• 課題: 本文によると、電子を観測しようとして光を当てると何が起こるか。

• 本文:

宇宙は一つしか存在しないのか
教育ママが、子供の勉強部屋のドアを開けたところ、子供は、机に向かって勉強していたとしよう。猜疑心の強いママなら、「もしかすると、うちの子は、私が見張りに来た時だけ勉強するふりをして、ドアが閉められると、遊んだり怠けたりしているのではないかしら」と心配するかもしれないが、「ドアが閉められると、うちの子は、勉強していて、かつ勉強していないという矛盾した存在になる」と空想するママはいない。物理学者には、そうした想像をする人々がいる。もっとも、自分の子供に関してではない。目に見えない小さな粒子についてであるが。
1. コペンハーゲン解釈
量子力学によれば、ミクロの粒子は、複数の可能的状態が重なった波動関数としてしか記述できない。例えば、電子は、太陽の周りを廻る地球のように原子核の周りを廻っている確定的存在ではなく、雲のような不確定的存在として原子核を取り巻いている。この不確定な重ね合わせの状態を直接観測することはできない。観測しようと光を当てると、波動関数が収縮し(つまり複雑性が縮減され)、電子は一つの粒子としてその位置が確定されてしまう。

• 元データ:
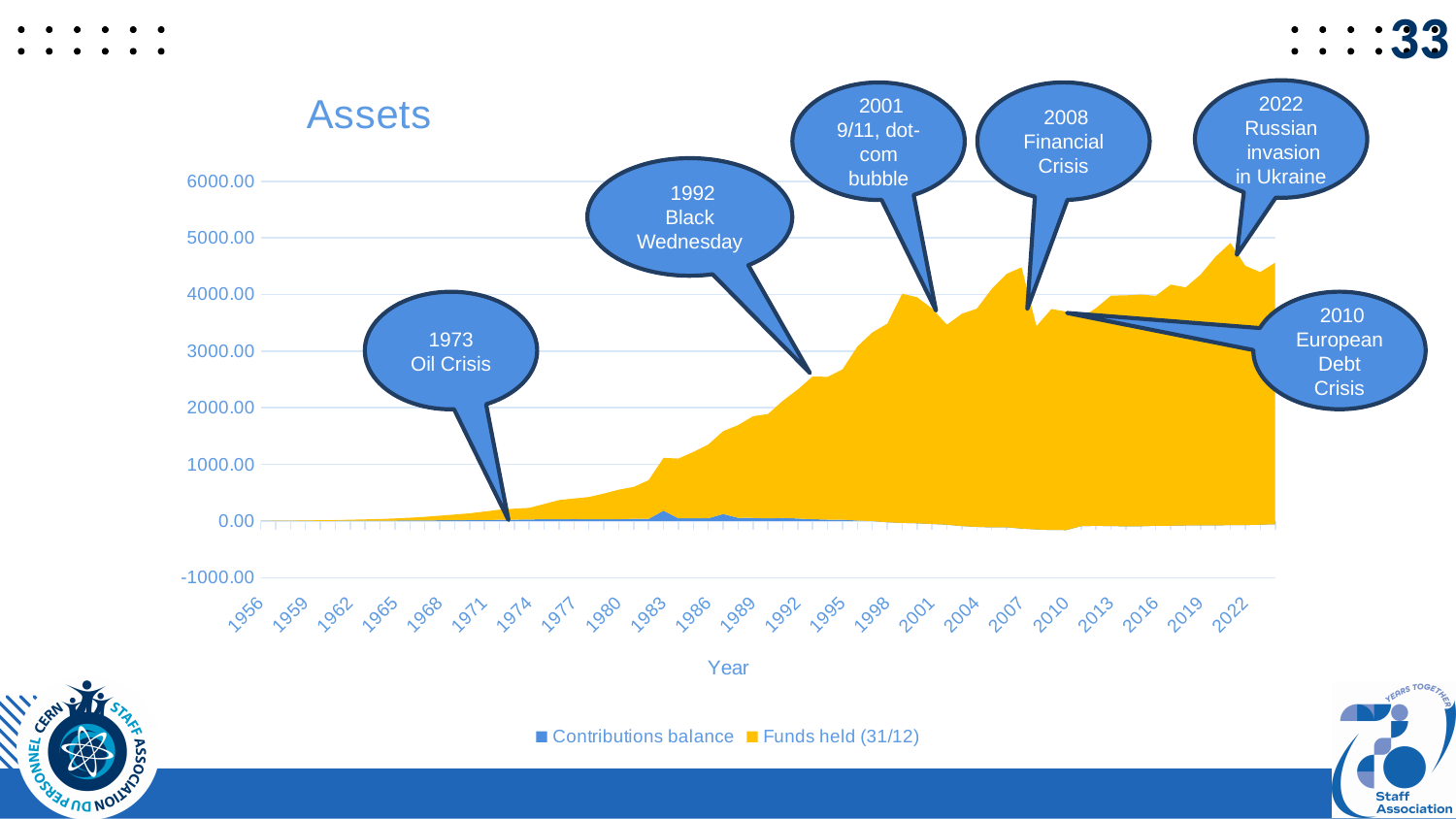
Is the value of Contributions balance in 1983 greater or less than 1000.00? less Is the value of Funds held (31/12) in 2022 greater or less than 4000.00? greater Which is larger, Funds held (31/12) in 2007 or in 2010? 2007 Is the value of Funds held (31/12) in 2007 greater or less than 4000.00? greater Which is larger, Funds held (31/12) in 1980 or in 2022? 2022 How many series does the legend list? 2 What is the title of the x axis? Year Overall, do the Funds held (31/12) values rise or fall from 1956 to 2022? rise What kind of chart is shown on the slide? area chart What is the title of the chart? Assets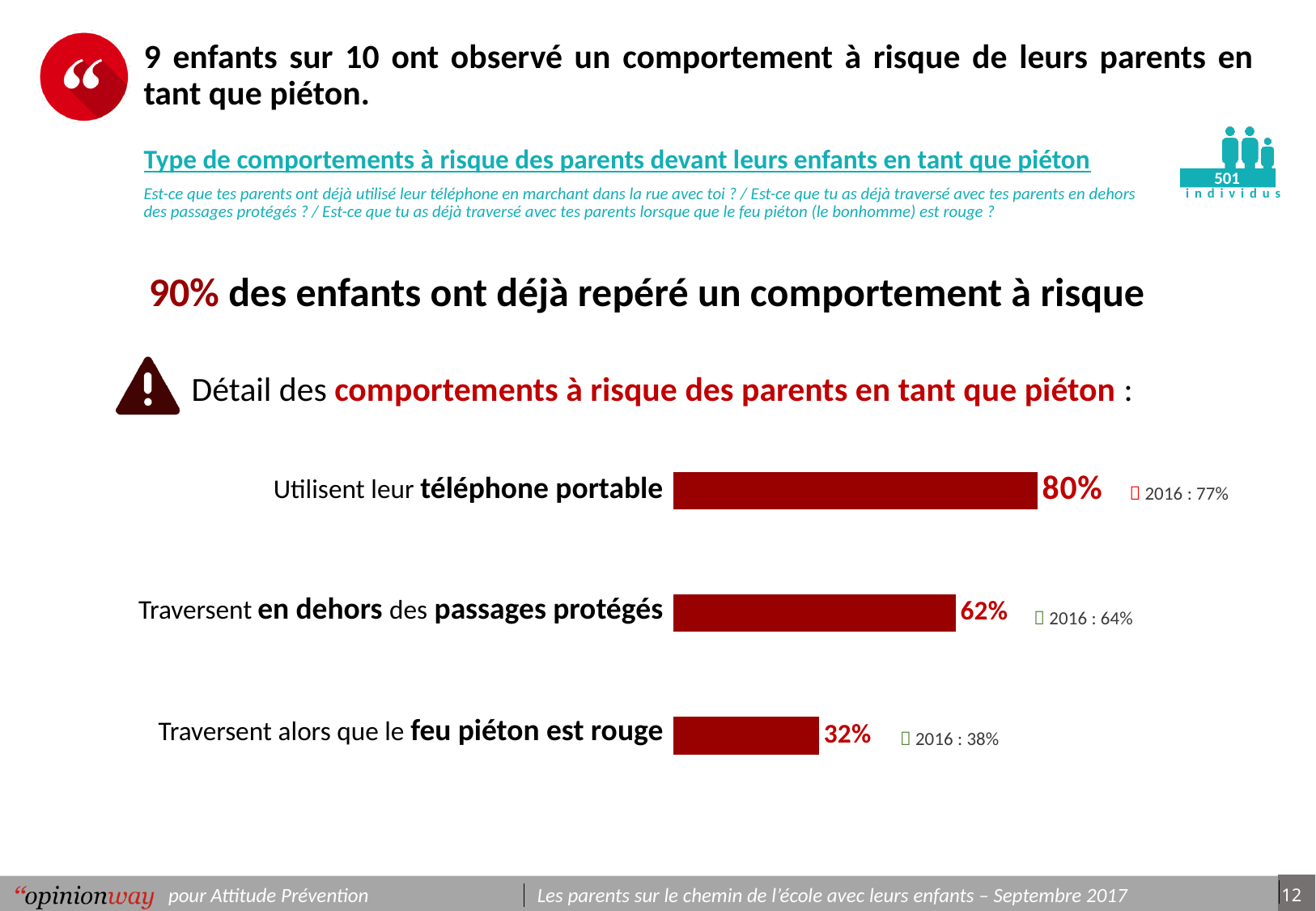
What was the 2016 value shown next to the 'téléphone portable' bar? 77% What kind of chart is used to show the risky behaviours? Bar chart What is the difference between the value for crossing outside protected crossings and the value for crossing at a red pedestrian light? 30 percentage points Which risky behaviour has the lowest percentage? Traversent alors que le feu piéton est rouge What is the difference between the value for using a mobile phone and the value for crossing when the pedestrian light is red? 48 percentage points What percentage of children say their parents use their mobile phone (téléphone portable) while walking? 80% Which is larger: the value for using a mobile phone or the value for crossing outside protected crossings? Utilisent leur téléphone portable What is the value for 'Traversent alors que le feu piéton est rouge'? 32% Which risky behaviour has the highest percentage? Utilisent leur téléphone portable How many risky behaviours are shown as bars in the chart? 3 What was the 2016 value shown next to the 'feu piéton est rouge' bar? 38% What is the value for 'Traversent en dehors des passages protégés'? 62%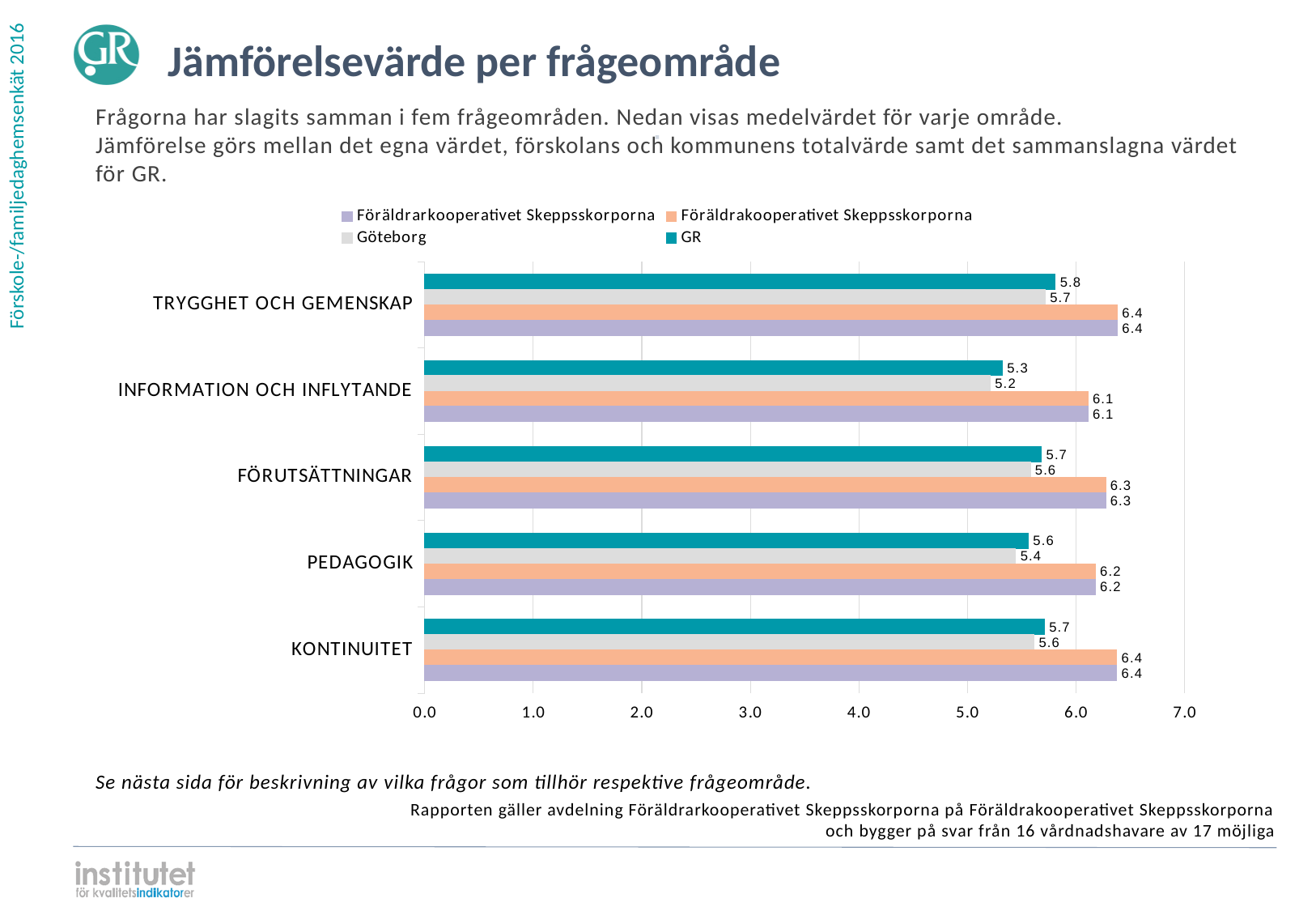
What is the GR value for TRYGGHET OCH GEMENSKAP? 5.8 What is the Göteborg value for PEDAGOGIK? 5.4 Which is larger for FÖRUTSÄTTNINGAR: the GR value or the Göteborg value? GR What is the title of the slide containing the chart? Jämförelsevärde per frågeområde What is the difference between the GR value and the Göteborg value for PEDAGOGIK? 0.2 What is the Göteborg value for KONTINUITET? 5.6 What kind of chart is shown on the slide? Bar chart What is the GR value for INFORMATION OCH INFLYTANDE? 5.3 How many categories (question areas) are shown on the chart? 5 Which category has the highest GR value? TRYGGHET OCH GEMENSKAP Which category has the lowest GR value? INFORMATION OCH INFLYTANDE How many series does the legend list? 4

• 解答: 波動関数が収縮し、電子は一つの粒子としてその位置が確定される。